Grande Encyclopédie Larousse 1971-1976Éd. 1971-1976
P

Pascal (Blaise) (suite)

« Disproportion de l’homme »

« Athéisme marque de force d’esprit, mais jusqu’à un certain degré seulement. » La seule angoisse pascalienne est de constater au cœur de son siècle le triomphe d’un rationalisme conquérant, qui, confiant en les certitudes de la science et en ses progrès, crée peu à peu un monde vide de Dieu. Le libertin ne croit plus au système clos et rassurant de la pensée médiévale ; il rejette un univers où Dieu avait imprimé sa marque et se contente de la tranquille assurance que l’homme saura résoudre tous les mystères. Ce sont cette torpeur orgueilleuse et cette présomptueuse sûreté que Pascal juge intolérables. Le premier mouvement de l’Apologie va être de vouloir ébranler la trompeuse quiétude des incroyants, de désorienter ce libertin qui se passe de divin et oublie le scandale de la Croix. Pascal prend d’autant plus à cœur son dessein que peut-être s’attaque-t-il à une part de l’homme qu’il a été ; l’efficacité de son discours, de sa pédagogie sera d’autant plus assurée qu’il engage le combat avec un adversaire qu’il a connu comme étant un moment lui-même.

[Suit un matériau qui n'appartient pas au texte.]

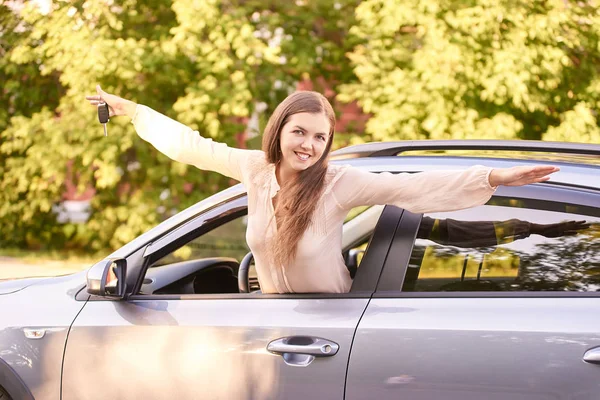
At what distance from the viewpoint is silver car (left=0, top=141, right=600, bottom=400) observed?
2.52 m

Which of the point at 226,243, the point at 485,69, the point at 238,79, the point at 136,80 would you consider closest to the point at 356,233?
the point at 485,69

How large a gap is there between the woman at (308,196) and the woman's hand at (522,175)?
12cm

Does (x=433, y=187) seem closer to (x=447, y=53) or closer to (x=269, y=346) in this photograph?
(x=269, y=346)

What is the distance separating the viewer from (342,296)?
2.88 meters

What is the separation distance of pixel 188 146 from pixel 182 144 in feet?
0.09

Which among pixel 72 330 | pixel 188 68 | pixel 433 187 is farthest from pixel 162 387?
pixel 188 68

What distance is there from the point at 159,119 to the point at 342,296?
1099 millimetres

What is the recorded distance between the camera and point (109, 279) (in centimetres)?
317

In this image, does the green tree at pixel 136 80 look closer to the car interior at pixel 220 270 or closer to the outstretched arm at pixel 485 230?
the car interior at pixel 220 270

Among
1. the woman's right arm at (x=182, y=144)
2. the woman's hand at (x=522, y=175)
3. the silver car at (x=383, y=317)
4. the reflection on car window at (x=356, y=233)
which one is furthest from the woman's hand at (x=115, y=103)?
the woman's hand at (x=522, y=175)

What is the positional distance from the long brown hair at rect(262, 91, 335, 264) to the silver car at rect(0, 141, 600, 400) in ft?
0.62

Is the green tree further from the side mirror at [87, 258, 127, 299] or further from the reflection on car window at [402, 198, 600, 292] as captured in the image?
the reflection on car window at [402, 198, 600, 292]

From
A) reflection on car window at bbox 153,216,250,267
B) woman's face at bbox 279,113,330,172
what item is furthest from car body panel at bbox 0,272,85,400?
reflection on car window at bbox 153,216,250,267

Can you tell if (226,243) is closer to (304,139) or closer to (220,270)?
(220,270)
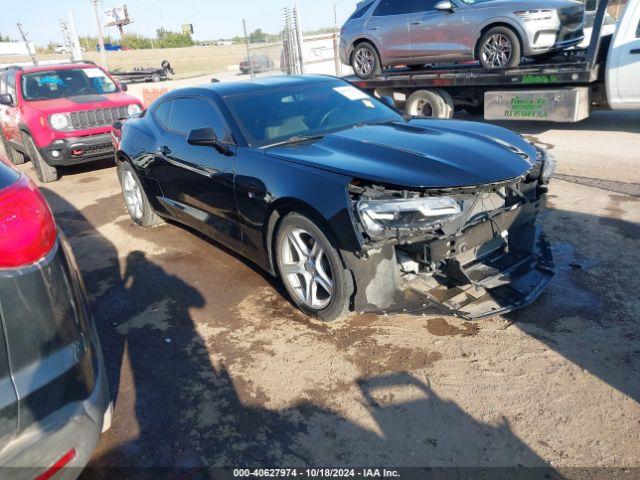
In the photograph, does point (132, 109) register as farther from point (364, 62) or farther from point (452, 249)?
point (452, 249)

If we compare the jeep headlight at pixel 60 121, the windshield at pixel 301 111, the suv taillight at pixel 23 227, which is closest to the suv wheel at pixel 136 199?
the windshield at pixel 301 111

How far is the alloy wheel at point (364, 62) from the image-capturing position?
1115 cm

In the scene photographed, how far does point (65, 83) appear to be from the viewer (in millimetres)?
9445

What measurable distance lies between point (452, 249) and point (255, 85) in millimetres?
2455

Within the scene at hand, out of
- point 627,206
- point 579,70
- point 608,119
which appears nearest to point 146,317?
point 627,206

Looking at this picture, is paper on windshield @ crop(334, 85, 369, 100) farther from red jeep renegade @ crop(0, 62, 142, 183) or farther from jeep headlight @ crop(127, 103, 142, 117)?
jeep headlight @ crop(127, 103, 142, 117)

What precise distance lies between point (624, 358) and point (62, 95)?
929 cm

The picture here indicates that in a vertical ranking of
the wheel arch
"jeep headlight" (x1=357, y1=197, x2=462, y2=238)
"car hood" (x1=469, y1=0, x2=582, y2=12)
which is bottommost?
"jeep headlight" (x1=357, y1=197, x2=462, y2=238)

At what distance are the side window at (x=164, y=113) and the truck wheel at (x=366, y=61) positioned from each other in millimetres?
6756

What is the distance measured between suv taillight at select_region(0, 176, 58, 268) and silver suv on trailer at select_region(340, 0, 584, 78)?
8.52 m

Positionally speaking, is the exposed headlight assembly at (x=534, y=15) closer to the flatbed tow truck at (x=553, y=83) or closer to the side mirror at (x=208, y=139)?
the flatbed tow truck at (x=553, y=83)

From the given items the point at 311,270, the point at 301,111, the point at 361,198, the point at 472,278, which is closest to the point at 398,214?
the point at 361,198

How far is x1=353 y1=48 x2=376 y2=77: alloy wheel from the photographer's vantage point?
11.1 metres

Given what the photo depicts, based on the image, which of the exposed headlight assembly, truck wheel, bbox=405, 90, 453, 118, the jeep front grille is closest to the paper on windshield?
the exposed headlight assembly
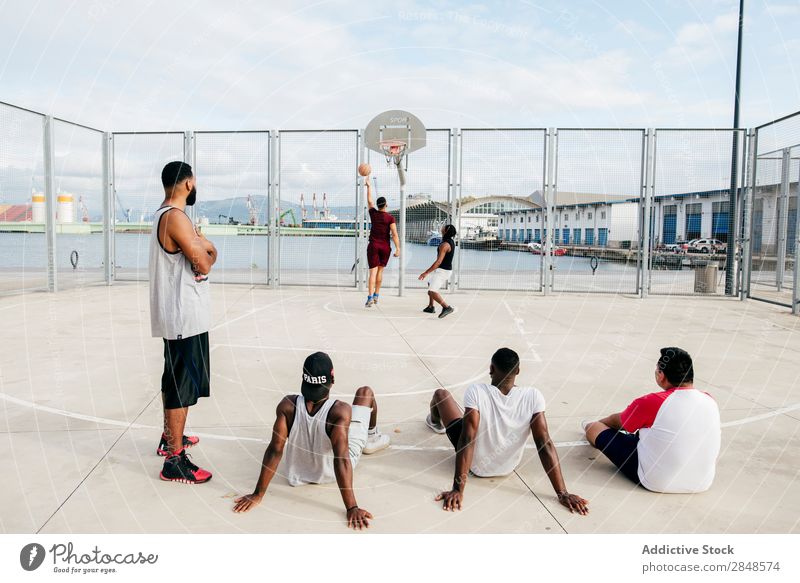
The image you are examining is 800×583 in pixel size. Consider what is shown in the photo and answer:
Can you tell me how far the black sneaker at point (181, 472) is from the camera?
4.01 metres

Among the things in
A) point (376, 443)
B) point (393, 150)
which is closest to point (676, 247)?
point (393, 150)

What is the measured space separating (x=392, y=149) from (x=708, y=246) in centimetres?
1350

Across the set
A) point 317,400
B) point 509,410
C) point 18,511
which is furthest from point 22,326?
point 509,410

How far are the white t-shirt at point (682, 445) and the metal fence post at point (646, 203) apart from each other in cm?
1230

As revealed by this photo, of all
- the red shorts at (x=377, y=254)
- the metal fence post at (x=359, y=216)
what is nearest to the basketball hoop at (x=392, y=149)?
the metal fence post at (x=359, y=216)

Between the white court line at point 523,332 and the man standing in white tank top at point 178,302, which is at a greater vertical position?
the man standing in white tank top at point 178,302

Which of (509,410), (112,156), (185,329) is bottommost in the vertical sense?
(509,410)

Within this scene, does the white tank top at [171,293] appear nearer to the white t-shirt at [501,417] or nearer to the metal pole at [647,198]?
the white t-shirt at [501,417]

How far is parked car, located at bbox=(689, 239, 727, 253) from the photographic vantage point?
1714 centimetres

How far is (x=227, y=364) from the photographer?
7.43 metres

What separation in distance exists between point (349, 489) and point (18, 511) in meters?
1.85

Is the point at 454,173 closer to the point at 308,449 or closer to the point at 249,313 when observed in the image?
the point at 249,313

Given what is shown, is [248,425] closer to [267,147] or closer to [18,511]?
[18,511]

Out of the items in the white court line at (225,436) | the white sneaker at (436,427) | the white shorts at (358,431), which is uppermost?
the white shorts at (358,431)
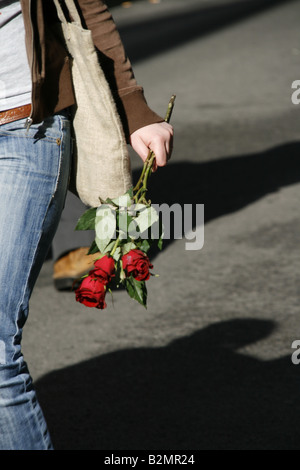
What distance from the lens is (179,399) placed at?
10.5 ft

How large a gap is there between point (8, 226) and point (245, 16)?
14287 mm

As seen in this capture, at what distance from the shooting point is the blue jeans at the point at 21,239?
1953 mm

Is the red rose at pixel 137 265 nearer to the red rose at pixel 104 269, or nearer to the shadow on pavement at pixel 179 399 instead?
the red rose at pixel 104 269

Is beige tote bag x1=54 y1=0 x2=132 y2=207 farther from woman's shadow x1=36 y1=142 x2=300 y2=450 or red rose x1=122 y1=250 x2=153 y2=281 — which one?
woman's shadow x1=36 y1=142 x2=300 y2=450

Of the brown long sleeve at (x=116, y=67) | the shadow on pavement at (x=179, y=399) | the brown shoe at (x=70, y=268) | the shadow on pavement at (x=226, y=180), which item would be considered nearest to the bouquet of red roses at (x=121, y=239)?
the brown long sleeve at (x=116, y=67)

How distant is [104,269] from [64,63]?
51 centimetres

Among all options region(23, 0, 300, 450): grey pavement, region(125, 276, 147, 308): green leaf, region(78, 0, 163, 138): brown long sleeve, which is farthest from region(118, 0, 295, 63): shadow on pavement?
region(125, 276, 147, 308): green leaf

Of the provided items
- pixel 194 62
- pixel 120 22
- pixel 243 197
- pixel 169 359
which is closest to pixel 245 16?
pixel 120 22

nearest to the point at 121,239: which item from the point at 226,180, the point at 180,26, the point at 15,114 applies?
the point at 15,114

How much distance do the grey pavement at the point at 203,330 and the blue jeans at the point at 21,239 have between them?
96cm

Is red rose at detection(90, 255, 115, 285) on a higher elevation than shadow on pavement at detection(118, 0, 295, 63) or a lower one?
lower

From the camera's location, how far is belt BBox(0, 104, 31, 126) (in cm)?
199

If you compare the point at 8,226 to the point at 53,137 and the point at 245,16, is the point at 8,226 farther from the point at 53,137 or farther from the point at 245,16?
the point at 245,16

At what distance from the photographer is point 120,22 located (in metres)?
14.9
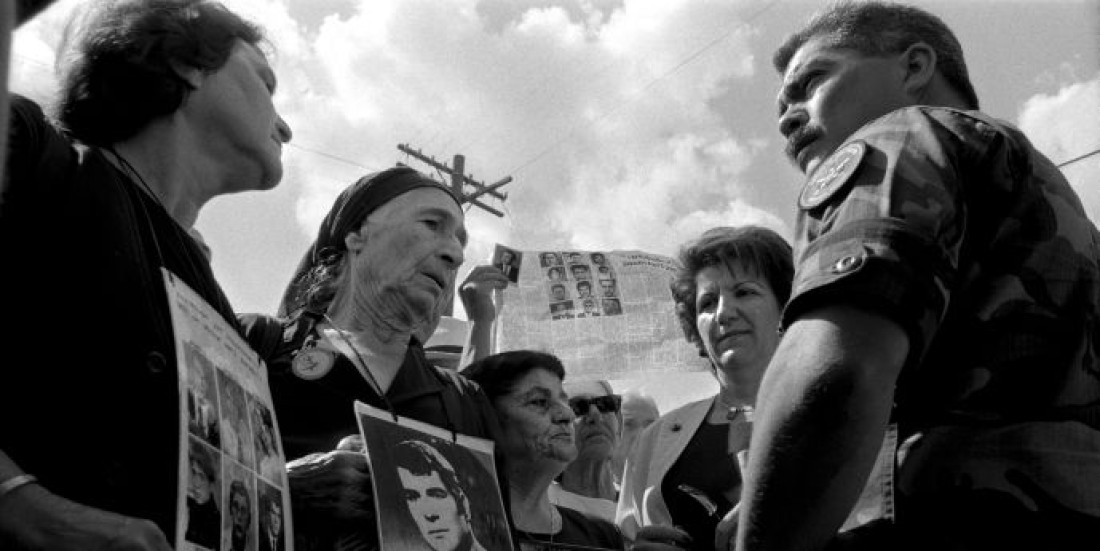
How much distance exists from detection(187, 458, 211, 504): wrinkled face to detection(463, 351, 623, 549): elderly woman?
193 centimetres

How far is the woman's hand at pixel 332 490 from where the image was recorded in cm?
196

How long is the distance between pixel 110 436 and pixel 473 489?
3.06 ft

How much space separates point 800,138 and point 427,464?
99cm

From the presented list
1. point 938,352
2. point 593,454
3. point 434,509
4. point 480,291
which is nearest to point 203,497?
point 434,509

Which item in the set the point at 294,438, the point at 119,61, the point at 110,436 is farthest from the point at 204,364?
the point at 294,438

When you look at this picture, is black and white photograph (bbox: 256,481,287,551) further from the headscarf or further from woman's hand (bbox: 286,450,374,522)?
the headscarf

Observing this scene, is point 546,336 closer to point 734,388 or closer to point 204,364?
point 734,388

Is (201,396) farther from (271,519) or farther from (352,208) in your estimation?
(352,208)

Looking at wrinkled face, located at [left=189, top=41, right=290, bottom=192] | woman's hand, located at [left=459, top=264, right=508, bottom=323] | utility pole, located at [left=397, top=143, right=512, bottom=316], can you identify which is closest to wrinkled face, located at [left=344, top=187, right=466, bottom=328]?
wrinkled face, located at [left=189, top=41, right=290, bottom=192]

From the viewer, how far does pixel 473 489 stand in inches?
87.4

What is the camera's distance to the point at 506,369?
3.47 metres

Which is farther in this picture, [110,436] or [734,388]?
[734,388]

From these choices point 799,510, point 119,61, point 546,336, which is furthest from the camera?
point 546,336

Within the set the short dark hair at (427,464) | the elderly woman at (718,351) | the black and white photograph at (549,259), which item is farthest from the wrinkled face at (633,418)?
the short dark hair at (427,464)
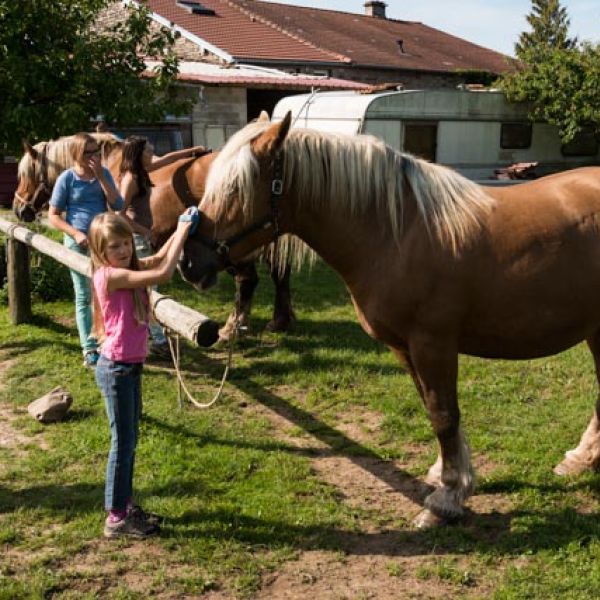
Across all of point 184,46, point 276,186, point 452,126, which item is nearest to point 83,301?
point 276,186

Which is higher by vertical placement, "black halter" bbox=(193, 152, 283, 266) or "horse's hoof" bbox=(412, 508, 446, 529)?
"black halter" bbox=(193, 152, 283, 266)

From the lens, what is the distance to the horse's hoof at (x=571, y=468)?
3750 millimetres

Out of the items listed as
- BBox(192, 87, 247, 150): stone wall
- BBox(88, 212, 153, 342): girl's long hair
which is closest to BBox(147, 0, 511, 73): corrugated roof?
BBox(192, 87, 247, 150): stone wall

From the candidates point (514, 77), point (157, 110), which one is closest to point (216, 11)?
point (514, 77)

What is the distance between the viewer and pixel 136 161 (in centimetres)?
530

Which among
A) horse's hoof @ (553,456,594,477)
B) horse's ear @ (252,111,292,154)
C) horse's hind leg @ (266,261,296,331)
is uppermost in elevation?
horse's ear @ (252,111,292,154)

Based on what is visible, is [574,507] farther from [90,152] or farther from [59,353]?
[59,353]

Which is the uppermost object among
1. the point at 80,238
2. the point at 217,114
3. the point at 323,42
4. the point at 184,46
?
the point at 323,42

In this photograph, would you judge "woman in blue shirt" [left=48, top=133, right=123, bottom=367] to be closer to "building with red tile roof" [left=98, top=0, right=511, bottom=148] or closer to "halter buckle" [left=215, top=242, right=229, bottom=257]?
"halter buckle" [left=215, top=242, right=229, bottom=257]

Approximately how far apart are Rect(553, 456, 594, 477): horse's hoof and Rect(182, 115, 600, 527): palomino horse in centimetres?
97

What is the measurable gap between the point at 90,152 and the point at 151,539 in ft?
9.46

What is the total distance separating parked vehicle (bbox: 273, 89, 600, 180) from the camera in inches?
455

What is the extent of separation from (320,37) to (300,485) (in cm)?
2428

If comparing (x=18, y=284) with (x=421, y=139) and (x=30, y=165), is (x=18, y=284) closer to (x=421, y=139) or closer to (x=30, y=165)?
(x=30, y=165)
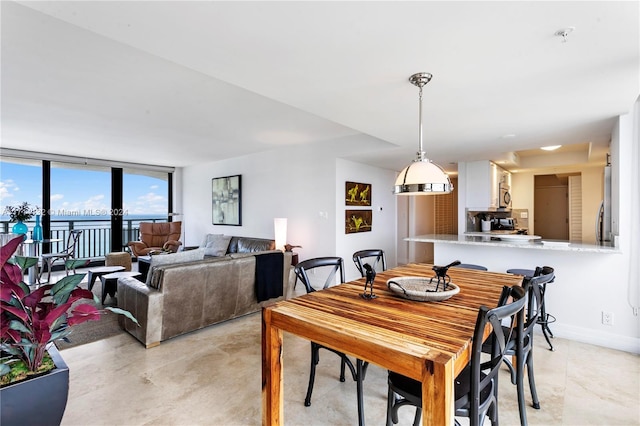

Ainsi il s’applique à jeter le trouble chez son interlocuteur en lui montrant le vertige de la création, l’infirmité de l’être égaré par les puissances trompeuses, ballotté entre deux infinis, tandis que la raison se trouve impuissante. L’homme, ce « néant à l’égard de l’infini », n’est « que déguisement, que mensonge et hypocrisie, et en soi-même et à l’égard des autres », en proie à l’« inconstance », à l’« ennui », à l’« inquiétude ». Pascal engage le libertin dans la voie des remises en cause et de l’angoisse, le force à penser que ses certitudes ne sont qu’illusions, l’arrache à sa « négligence », qui lui « inspire une nonchalance de salut ». Souveraine prise de conscience d’un désarroi fondamental qui doit acculer l’incroyant non pas au désespoir, mais à une recherche. Parvenu à ce point où l’univers vacille, où rien n’est stable ni sûr, où tout est un reflet du néant, Pascal détourne le libertin de la tentative de la détresse : la contradiction humaine est telle que l’homme est également infiniment grand. « La grandeur de l’homme est si visible, qu’elle se tire même de sa misère. »


« C’est le cœur qui sent Dieu. »

Écartelé entre le sentiment de son néant, de sa finitude et celui de sa grandeur, l’être doit parier, parier pour Dieu. Si, en fait, il s’agit d’un artifice tactique — car comment parier si l’on n’a pas déjà choisi ? —, Pascal presse son interlocuteur de s’abêtir. « Qui s’accoutume à la foi, la croit [...]. Nous sommes automates autant qu’esprit [...]. Les preuves ne convainquent que l’esprit. La coutume fait nos preuves les plus fortes et les plus crues. » Cette discipline par la machine enlèvera l’assentiment de la raison. Une fois tombées les dernières résistances intellectuelles grâce à l’expérience vécue des gestes de la religion, l’homme passera du plan de l’intelligence à un autre ordre, l’ordre du cœur, qui entraînera l’adhésion à Dieu et fera « dire non scio, mais credo ». Cette découverte de la transcendance par le rieur, autant que par l’amour, garantit la réalité de l’existence de celui qu’on aura cherché, puisque « nous avons un instinct que nous ne pouvons réprimer, qui nous élève », tout comme « nous connaissons la vérité, non seulement par la raison, mais encore par le cœur ». « Dieu sensible au cœur », voilà l’ultime conviction qui apportera au libertin converti la joie de celui qui sait et la promesse de l’éternité.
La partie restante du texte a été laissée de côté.